Transition to GRETL:
“Now, let’s see this in action with real data!”

2. Lab Exercise 1: Multiple Regression in GRETL (20 min)

Task: Run the model:
\[ \log(\text{Wage}) = 3.05 - 0.04\text{Female} + 0.03\text{Age} + 0.23\text{Educ} - 0.37\text{Parttime} + e \]
Steps:
1. Load dataset in GRETL.
2. Model > Ordinary Least Squares > log(Wage) ~ Female + Age + Educ + Parttime.

Regression Outcomes Discussion:
| Variable | Coeff. | Interpretation (Relative Effect) |
|————|——–|———————————-|
| Female | -0.041 | Women earn 4% less (p=0.097, NS at 5%) |
| Age | 0.031 | +3% per year (p=0.000) |
| Educ | 0.233 | +26% per level (p=0.000) |
| Parttime | -0.365 | -31% (p=0.000) |

Key Points:
- Gender effect shrinks from -25% (simple) to -4% (multiple regression).
- Education and part-time are highly significant confounders.


Session 2: Model Extensions & Testing (45 min)

3. Absolute vs. Relative Effects (10 min)

Mathematical Interpretation: - Log-wage model (relative effects):
\[ \beta_j = \frac{\partial \text{Wage}}{\partial x_j} \cdot \frac{1}{\text{Wage}} \approx \% \Delta \text{Wage} \]
- e.g., \(e^{0.233} - 1 = 26\%\) wage increase per education level.

  • Linear wage model (absolute effects): \[ \text{Wage} = -77.87 - 2.12\text{Female} + 29.47\text{Educ} + \dots \]
    • Education adds $29.47 per level (vs. 26% in log model).

Conceptual Discussion:
- “Use log models for % or relative effects, linear for $ effects.”
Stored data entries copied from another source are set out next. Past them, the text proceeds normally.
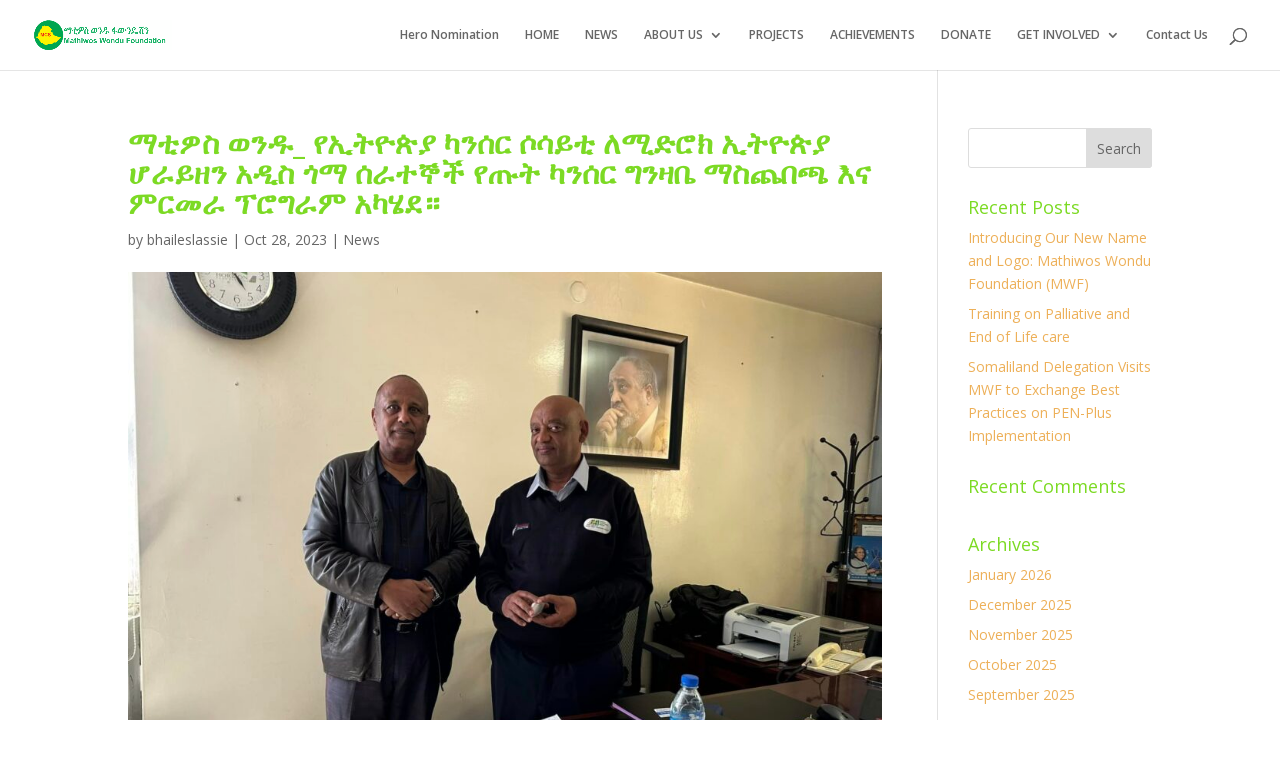

--- FILE ---
content_type: text/css
request_url: https://mathiwos.org/wp-content/et-cache/4768/et-core-unified-tb-3907-deferred-4768.min.css?ver=1766701581
body_size: -277
content:
.et_pb_section_1_tb_footer.et_pb_section{padding-top:0px;padding-bottom:0px;background-color:#666666!important}.et_pb_row_1_tb_footer.et_pb_row{padding-top:5px!important;padding-bottom:5px!important;padding-top:5px;padding-bottom:5px}.et_pb_text_5_tb_footer.et_pb_text{color:#b1bfb9!important}.et_pb_text_5_tb_footer{font-size:12px}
4. Testing Education Effects (20 min)

Task: Test if education returns are constant across levels.

Steps:
1. Create dummies (DE2, DE3, DE4) for education levels.
2. Estimate:
\[ \log(\text{Wage}) = 3.32 - 0.03\text{Female} + 0.03\text{Age} + 0.17\text{DE2} + 0.38\text{DE3} + 0.77\text{DE4} - 0.37\text{Parttime} + e \]
3. F-test:
- \(H_0\): Linear education effects (\(\beta_5 = 2\beta_4, \beta_6 = 3\beta_4\)).
- Compute \(F = \frac{(0.716 - 0.704)/2}{(1-0.716)/493} = 10.4\) > 2.6 (critical value).
- Reject \(H_0\): Returns are non-linear (47% gain for highest level).

Wage Effects by Education Level: - Level 1 → 2: +19%
- Level 2 → 3: +23%
- Level 3 → 4: +47%

Discussion:
- “Higher education yields increasing returns, especially at top levels.”